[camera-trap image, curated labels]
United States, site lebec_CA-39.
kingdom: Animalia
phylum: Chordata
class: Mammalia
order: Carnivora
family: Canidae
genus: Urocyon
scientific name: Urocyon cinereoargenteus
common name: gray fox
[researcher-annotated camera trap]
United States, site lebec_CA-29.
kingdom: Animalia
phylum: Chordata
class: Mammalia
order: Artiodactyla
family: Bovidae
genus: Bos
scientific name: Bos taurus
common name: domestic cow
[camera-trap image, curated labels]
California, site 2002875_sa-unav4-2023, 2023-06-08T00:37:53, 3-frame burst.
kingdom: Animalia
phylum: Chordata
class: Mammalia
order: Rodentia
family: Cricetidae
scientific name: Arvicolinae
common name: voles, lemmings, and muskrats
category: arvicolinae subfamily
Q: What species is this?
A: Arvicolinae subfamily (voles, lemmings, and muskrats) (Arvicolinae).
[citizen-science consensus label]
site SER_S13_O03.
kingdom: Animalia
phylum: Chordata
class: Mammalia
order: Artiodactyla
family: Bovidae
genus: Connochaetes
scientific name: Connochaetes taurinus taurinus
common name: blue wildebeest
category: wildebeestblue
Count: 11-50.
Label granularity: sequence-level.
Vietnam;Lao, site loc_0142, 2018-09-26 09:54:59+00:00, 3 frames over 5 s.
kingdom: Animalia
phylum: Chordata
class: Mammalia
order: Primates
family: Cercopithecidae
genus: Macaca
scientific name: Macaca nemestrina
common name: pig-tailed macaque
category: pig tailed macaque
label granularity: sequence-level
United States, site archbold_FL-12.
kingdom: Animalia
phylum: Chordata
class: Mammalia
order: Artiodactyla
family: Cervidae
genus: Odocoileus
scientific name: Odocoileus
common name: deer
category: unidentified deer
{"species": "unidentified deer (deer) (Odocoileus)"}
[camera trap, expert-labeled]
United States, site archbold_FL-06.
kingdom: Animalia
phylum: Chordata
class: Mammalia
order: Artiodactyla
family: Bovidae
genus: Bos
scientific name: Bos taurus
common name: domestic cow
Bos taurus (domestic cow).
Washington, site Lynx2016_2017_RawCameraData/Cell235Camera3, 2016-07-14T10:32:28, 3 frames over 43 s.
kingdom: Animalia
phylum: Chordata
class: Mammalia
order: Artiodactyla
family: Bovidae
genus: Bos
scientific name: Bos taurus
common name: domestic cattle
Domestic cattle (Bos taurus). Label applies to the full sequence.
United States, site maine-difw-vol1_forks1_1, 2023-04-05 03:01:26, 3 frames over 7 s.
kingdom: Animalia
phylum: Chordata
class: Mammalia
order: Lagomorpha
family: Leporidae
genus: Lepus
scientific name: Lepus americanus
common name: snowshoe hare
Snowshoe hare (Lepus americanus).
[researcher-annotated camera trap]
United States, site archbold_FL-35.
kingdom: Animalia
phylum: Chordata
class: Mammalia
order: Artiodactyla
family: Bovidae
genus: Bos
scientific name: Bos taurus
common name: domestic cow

---

◆ Exercise
Where a line above contains the word "category", show that line.

◆ Expected output
category: arvicolinae subfamily
category: wildebeestblue
category: pig tailed macaque
category: unidentified deer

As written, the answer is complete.